|Year : 2017 | Volume
| Issue : 1 | Page : 26-31
Determinants of contraceptive use by women in the central senatorial zone of Bayelsa State, Nigeria: A cross-sectional survey
Numonyo Duabo Dambo1, Israel Jeremiah2, Akhtar Wallymahmed3
1 Department of Public Health, Directorate of Clinical Services, Hospitals Management Board, Yenagoa, Bayelsa State, United Kingdom
2 Department of Obstetrics and Gynaecology, Niger Delta University, Amassama, Bayelsa State, Nigeria, United Kingdom
3 Department of Public Health, Faculty of Life Sciences, University of Liverpool, Liverpool, United Kingdom
|Date of Web Publication||15-Nov-2017|
Department of Obstetrics and Gynaecology, Niger Delta University, Wilberforce Island, Amassama, Bayelsa State
Source of Support: None, Conflict of Interest: None
| Abstract|| |
Background: Contraceptives are known to contribute to maternal health and well-being as well as improve child survival. Due to the multiethnic nature of Nigeria, it is known that the factors that influence contraceptive use may vary from one location to another and as such a blanket policy by the federal government on improving contraceptive use may not take into account the subtle differences in sociocultural practices that may influence contraceptive use. The aim of the study was to determine the contraceptive prevalence and explore factors that determine the use of contraceptives among women of Bayelsa Central Senatorial Zone. Materials and Methods: A cross-sectional survey of 210 women aged between 18 and 49 years who completed a close-ended questionnaire was carried out. Descriptive analysis was done for sociodemographic data, and tests of significance were done using SPSS version 20. Results: The prevalence of modern contraceptives in the Central Senatorial Zone of Bayelsa State was 36.8%. Condoms were the most common type of contraceptives used. Education, religious beliefs, and knowledge of fertile days were factors that significantly predicted contraceptive use. Age and number of children influenced the type of contraception a woman used. Conclusion: The contraceptive prevalence in this study is high. The factors that determine contraceptive use such as education and religion have been identified and can be leveraged upon to increase its use.

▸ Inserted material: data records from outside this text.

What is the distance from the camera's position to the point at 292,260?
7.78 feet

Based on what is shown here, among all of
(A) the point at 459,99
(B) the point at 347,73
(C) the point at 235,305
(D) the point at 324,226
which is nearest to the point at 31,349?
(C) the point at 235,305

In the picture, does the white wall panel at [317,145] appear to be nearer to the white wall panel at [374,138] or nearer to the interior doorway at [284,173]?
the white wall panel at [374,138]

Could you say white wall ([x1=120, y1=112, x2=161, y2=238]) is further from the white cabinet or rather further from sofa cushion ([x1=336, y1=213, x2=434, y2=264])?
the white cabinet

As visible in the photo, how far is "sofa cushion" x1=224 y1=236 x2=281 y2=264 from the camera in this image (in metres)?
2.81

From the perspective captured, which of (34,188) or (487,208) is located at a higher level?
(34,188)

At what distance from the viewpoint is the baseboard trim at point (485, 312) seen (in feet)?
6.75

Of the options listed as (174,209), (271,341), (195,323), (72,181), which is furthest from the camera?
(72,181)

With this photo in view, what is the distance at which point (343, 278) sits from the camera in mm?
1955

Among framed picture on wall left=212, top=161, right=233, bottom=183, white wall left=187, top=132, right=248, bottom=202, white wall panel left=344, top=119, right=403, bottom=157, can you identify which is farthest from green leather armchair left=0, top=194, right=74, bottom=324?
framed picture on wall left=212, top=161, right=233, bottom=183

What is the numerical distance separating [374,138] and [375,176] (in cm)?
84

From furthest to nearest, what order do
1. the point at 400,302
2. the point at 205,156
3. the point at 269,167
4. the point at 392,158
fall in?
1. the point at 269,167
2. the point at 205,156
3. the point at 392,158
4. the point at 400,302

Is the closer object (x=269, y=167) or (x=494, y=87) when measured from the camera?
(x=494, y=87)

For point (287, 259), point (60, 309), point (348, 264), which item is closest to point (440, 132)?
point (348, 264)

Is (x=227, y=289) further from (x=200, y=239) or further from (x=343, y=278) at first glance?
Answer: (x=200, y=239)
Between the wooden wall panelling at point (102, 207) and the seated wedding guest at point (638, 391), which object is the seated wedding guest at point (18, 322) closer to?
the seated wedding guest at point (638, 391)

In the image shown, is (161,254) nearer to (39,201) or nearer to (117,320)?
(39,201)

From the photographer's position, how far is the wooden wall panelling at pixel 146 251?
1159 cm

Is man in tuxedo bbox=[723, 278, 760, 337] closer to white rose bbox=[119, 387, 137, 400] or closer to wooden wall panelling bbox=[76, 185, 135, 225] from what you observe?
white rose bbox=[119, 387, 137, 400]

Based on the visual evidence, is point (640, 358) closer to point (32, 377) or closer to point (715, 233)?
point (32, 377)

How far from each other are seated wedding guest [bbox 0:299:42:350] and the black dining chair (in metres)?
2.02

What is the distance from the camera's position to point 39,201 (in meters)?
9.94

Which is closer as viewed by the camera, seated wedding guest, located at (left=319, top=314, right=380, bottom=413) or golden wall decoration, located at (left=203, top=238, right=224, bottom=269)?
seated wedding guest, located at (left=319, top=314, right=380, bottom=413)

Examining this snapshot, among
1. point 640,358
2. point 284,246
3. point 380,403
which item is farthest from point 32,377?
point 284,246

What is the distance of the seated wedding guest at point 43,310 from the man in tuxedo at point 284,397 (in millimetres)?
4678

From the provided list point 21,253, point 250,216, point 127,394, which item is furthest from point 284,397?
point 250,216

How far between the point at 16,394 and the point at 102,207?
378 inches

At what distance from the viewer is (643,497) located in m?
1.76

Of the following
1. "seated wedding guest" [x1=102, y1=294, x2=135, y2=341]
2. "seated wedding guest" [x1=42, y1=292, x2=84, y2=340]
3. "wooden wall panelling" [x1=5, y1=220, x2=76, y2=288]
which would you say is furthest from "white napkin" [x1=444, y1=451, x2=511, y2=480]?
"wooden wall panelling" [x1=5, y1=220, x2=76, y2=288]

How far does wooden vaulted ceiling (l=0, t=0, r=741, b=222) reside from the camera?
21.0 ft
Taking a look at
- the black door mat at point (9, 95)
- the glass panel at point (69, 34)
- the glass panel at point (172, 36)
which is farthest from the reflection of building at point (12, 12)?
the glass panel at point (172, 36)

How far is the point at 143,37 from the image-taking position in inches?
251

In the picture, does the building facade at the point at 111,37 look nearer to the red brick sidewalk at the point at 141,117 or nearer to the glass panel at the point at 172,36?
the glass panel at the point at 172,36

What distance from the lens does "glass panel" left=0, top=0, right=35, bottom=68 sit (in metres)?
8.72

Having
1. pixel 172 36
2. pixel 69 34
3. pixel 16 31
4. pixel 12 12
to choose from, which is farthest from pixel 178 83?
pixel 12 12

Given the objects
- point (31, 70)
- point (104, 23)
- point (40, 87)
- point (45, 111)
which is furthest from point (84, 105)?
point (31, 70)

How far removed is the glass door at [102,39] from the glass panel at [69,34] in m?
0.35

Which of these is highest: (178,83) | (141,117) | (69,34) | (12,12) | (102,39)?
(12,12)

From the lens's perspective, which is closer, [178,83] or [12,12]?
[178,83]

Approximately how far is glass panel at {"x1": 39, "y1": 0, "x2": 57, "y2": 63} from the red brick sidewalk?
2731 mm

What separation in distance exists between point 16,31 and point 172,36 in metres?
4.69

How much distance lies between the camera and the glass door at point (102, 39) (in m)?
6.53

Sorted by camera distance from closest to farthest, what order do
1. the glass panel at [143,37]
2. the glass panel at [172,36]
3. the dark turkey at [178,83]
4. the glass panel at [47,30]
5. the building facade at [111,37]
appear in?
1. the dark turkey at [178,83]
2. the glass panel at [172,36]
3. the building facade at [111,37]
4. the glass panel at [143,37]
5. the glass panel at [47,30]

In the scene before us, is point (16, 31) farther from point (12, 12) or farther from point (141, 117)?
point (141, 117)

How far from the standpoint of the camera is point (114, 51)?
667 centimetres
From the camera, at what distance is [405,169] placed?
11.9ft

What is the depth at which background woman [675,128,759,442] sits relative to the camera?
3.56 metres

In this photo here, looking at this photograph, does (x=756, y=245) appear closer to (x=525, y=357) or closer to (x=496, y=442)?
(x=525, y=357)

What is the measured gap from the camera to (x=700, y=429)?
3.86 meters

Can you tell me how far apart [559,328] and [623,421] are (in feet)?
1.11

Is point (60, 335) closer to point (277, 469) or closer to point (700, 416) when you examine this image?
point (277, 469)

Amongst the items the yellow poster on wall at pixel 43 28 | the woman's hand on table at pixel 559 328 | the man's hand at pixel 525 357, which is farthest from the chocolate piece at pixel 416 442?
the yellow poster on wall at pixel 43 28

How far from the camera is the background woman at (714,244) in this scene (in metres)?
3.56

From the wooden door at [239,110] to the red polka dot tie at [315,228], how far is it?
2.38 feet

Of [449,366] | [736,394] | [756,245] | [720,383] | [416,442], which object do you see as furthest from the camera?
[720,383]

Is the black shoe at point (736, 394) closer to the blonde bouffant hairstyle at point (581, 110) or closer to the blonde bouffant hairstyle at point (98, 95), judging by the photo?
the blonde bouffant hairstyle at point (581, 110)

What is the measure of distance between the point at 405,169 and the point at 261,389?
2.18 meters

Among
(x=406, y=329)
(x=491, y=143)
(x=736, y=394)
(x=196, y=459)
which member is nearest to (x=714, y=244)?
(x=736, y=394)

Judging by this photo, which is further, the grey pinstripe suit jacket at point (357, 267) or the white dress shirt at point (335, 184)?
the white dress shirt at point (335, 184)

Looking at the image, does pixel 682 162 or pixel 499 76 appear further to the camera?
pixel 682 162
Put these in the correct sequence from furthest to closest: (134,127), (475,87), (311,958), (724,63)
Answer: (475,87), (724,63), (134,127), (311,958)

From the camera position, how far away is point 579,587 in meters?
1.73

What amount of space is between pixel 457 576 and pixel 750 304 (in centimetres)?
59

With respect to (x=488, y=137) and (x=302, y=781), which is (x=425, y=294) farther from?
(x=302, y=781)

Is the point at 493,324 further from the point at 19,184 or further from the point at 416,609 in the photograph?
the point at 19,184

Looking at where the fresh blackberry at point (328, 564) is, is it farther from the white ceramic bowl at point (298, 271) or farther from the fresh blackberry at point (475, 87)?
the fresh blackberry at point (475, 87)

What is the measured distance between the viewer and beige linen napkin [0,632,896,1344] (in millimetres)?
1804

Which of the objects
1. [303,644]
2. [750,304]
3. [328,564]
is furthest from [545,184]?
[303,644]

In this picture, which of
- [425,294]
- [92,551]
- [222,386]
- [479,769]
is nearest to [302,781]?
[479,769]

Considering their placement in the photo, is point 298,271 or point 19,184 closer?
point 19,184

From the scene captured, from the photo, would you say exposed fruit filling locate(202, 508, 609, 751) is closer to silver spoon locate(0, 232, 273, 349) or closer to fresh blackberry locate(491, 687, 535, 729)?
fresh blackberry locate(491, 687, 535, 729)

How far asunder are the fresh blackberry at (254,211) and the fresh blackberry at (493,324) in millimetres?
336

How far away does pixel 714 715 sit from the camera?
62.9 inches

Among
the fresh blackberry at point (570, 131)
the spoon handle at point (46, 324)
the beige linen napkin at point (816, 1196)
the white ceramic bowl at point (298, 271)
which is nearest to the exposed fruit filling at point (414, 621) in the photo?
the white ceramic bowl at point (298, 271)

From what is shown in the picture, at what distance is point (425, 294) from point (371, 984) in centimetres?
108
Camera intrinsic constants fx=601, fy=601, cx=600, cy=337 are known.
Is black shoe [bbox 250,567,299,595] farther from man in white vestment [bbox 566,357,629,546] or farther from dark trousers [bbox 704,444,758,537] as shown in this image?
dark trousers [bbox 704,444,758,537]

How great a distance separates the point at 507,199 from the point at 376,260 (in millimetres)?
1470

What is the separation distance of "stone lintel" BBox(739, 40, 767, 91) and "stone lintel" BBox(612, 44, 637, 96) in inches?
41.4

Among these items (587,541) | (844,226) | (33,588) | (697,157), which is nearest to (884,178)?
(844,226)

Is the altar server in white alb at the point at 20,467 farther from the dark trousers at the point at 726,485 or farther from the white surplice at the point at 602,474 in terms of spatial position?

Keywords: Contraceptive use, factors, natural or traditional methods
|How to cite this article:|
Dambo ND, Jeremiah I, Wallymahmed A. Determinants of contraceptive use by women in the central senatorial zone of Bayelsa State, Nigeria: A cross-sectional survey. Niger Med J 2017;58:26-31
|How to cite this URL:|
Dambo ND, Jeremiah I, Wallymahmed A. Determinants of contraceptive use by women in the central senatorial zone of Bayelsa State, Nigeria: A cross-sectional survey. Niger Med J [serial online] 2017 [cited 2023 May 29];58:26-31. Available from: https://www.nigeriamedj.com/text.asp?2017/58/1/26/218409
| Introduction|| |
Fertility control has always been a contentious issue with arguments being provided by proponents on both sides of the divide. In 2004, Nigeria put forward the national policy on population and sustainable development (NPPSD). Its objectives were to reduce the growth rate to 2% or less by 2015, reduce the total fertility rate by 0.6 every 5 years, reduce the maternal mortality ratio to 125/100,000 live births by 2010, and 75/100,000 live births in 2015.
Taking into account the importance of modern contraceptives to achieve the objectives of the NPPSD, the policy aimed to increase the contraceptive prevalence rate by 2%/annum. The annual growth rate of the country currently stands at 3.2%/annum.
The use of contraceptives contributes to improvements in maternal and child health as well as national development through direct and indirect means and also assists in national development by reducing population growth; hence, a reduction in the competition for scarce resources. This is especially important for Nigeria that is classified as a lower middle-income country where 62.6% of the population live below the poverty line.
The ability of widespread use of contraception to contribute to improvements in the health indices of a country, women empowerment, and to national development has been demonstrated in developing countries.,
The prevalence of modern contraceptive usage in Nigeria increased by 2% from 8% to 10% over a 5-year period from 2003 to 2008., The contraceptive prevalence for the South-South geopolitical zone of Nigeria stands at 15.5% and the unmet needs for contraception among married women in Nigeria is 20%., There has been an increase in the national growth rate from 2.8% in 1991 to 3.2% in 2006 despite the country's desire to reduce the national growth and there is a clear danger of not meeting the set targets for the Millennium Development Goal 5.,
In 2011, the federal government started making contraceptives available free of charge to the various state and local governments, but before 2011, contraceptives were mainly obtained from private providers with private chemists being the major providers.
From the foregoing, it is clear that the Nigerian population will continue to grow due to the rise in the country's growth rate, the gap between the total wanted fertility rate and the total fertility rate, and the corresponding poor contraceptive prevalence rate.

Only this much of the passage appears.